"It is; but why that sigh? And yet I understand it. It remonstrates with me on my incapacity for her support. I know it well, but it is wrong to be cast down. I have youth, health, and spirits, and ought not to despair of living for my own benefit and hers; but you sigh again, and it is impossible to keep my courage when you sigh. Do tell me what you mean by it."
"You partly guessed the cause. She trusts to you for happiness, but I somewhat suspect she trusts in vain."
"In vain! I beseech you, tell me why you think so."
"You say you love her: why then not make her your wife?"
"My wife! Surely her extreme youth, and my destitute condition, will account for that."
"She is fifteen; the age of delicate fervour, of inartificial love, and suitable enough for marriage. As to your condition, you may live more easily together than apart. She has no false taste or perverse desires to gratify. She has been trained in simple modes and habits. Besides, that objection can be removed another way. But are these all your objections?"

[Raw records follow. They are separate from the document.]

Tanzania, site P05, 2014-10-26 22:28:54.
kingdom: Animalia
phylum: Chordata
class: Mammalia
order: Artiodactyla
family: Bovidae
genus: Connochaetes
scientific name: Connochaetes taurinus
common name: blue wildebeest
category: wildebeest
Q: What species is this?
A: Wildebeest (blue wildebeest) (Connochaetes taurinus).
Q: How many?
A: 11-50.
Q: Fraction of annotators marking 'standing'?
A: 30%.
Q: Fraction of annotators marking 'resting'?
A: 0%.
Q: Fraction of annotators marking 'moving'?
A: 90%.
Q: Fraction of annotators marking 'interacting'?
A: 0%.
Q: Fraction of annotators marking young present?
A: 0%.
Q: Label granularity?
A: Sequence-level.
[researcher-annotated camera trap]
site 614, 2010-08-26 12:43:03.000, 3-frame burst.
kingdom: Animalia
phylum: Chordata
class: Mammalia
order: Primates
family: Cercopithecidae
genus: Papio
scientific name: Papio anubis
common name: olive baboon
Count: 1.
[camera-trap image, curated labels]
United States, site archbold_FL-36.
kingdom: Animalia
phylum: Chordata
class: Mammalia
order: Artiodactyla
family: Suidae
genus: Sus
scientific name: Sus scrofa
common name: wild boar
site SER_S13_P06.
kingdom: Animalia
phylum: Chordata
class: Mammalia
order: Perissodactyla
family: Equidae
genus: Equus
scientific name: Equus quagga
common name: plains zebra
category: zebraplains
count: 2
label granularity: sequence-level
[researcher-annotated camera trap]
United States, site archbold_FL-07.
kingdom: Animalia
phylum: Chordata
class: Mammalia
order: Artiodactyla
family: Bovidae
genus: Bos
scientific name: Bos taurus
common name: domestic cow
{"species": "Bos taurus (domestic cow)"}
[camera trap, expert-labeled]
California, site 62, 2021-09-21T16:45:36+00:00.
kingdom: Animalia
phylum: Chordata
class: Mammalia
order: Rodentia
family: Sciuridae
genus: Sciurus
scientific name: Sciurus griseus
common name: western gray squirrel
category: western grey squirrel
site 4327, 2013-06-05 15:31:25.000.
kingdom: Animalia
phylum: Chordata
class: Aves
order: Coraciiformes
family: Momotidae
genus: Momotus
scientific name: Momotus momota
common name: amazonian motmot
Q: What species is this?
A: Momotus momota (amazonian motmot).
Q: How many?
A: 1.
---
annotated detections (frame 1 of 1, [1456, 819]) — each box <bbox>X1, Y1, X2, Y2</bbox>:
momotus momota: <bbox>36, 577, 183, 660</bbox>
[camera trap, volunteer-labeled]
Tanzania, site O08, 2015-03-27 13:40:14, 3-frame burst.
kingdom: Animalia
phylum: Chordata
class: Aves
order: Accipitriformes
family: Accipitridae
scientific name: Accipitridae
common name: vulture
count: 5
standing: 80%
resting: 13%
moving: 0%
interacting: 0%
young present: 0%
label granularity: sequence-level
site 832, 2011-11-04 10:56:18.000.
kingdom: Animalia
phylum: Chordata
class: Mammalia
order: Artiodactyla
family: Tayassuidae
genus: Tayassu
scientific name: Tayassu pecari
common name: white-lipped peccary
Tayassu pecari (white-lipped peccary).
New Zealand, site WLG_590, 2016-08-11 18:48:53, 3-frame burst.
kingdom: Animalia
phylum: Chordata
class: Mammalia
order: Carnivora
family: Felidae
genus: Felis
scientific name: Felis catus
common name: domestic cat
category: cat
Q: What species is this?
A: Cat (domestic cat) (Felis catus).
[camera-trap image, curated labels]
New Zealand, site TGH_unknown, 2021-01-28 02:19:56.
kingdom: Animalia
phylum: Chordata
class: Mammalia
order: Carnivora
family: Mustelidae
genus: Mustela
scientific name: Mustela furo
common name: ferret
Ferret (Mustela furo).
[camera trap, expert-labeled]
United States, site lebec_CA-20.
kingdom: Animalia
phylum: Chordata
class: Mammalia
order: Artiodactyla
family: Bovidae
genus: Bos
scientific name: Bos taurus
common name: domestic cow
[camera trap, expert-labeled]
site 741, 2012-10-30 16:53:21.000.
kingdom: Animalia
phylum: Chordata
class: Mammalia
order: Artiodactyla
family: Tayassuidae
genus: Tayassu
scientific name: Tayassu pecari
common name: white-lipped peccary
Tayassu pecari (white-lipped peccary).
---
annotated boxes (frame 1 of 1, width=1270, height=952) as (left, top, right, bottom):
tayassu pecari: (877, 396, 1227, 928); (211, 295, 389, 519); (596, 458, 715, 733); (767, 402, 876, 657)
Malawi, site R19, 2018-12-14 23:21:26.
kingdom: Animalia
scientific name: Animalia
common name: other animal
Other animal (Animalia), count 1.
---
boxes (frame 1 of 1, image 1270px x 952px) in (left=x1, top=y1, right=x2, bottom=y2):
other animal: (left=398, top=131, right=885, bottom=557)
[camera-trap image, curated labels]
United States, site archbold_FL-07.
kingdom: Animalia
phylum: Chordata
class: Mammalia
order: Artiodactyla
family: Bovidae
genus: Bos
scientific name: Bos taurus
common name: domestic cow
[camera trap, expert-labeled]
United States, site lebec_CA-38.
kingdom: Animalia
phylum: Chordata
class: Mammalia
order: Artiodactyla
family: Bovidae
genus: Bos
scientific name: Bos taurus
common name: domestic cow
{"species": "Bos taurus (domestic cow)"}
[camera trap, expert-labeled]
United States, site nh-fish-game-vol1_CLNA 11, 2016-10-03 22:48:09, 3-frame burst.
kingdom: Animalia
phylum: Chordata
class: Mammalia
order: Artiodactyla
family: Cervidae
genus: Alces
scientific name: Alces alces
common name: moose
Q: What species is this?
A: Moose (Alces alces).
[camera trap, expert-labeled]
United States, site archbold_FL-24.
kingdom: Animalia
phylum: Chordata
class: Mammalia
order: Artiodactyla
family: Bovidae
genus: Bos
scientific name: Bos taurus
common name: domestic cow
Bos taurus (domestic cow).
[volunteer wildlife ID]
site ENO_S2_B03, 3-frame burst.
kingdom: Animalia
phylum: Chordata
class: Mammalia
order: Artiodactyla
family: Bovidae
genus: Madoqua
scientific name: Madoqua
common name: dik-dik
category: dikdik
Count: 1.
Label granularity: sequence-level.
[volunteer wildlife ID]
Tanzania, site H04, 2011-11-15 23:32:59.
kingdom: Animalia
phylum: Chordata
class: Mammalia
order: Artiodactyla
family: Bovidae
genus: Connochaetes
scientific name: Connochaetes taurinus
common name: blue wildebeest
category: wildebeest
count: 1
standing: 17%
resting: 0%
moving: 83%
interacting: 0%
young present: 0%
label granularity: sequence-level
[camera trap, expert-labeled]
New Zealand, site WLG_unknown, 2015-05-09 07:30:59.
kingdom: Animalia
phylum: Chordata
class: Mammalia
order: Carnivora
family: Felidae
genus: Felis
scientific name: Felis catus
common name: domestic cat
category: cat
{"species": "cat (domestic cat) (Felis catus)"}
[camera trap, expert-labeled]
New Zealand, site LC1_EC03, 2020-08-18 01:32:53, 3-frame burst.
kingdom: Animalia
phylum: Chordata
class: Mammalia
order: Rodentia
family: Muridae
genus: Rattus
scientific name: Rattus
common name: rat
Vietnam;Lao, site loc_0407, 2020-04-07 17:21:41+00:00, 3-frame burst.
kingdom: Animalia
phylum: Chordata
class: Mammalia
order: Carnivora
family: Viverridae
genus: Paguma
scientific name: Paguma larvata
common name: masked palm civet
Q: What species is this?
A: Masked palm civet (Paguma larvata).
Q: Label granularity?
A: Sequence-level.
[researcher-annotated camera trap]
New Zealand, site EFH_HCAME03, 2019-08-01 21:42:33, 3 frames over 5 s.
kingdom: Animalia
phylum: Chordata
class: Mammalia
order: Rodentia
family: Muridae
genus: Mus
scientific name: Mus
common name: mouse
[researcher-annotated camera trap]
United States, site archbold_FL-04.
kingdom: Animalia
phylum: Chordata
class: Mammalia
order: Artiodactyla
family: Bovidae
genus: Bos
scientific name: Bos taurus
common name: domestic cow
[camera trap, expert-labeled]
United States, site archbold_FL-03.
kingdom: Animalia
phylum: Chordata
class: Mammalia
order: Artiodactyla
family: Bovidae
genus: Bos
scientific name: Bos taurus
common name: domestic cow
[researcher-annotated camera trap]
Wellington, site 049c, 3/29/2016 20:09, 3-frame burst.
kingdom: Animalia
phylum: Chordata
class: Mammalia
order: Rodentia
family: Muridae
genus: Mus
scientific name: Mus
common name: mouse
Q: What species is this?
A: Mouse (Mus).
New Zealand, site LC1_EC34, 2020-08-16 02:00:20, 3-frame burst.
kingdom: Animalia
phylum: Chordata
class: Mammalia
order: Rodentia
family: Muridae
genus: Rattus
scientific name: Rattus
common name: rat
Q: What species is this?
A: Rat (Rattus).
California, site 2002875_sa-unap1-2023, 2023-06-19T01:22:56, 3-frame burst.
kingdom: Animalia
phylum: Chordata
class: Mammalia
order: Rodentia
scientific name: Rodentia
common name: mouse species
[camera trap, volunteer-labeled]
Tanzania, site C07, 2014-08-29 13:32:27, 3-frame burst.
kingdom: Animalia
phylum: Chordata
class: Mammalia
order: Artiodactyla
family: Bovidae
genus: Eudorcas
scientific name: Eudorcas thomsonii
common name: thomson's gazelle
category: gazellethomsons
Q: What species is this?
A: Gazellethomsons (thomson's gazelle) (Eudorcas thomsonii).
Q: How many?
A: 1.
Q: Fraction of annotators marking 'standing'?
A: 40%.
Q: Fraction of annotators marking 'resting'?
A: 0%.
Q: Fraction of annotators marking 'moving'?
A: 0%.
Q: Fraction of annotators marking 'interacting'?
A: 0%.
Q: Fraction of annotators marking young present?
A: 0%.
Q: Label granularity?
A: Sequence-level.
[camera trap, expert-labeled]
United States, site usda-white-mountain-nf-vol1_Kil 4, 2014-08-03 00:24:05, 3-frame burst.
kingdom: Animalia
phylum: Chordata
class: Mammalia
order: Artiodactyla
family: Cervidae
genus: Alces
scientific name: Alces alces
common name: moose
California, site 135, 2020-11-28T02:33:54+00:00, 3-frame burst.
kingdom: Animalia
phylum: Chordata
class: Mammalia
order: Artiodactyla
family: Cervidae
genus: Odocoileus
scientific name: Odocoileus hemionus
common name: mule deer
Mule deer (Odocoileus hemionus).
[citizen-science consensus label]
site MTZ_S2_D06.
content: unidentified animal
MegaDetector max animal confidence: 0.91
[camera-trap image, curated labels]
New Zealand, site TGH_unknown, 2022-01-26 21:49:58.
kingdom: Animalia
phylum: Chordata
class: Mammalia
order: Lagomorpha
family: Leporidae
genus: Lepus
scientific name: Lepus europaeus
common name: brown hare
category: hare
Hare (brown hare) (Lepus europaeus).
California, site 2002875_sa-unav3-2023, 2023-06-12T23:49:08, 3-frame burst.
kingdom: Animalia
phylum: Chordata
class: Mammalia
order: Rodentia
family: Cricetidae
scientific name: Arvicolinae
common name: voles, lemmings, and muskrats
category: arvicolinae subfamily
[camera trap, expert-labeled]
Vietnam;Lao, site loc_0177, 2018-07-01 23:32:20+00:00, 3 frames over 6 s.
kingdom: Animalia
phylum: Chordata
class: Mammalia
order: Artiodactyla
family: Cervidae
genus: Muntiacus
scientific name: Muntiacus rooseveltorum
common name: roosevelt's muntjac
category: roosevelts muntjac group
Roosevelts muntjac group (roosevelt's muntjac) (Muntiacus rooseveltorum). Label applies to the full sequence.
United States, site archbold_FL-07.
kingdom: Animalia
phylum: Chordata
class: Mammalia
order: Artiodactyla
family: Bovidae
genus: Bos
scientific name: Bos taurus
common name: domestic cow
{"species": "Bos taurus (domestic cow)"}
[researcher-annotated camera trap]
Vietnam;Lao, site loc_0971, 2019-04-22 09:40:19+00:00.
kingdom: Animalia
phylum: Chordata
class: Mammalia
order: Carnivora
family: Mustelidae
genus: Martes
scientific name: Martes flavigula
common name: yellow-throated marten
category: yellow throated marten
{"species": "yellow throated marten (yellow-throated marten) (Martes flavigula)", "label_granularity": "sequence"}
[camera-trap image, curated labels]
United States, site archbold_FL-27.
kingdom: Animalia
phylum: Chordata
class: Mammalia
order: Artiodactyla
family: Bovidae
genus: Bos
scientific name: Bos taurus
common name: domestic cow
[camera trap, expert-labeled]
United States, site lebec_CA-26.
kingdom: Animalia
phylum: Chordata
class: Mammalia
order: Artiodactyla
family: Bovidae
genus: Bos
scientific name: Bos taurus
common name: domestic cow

"Her youth I object to, merely in connection with her mind. She is too little improved to be my wife. She wants that solidity of mind, that maturity of intelligence which ten years more may possibly give her, but which she cannot have at this age."
"You are a very prudential youth: then you are willing to wait ten years for a wife?"
"Does that follow? Because my Bess will not be qualified for wedlock in less time, does it follow that I must wait for her?"
"I spoke on the supposition that you loved her."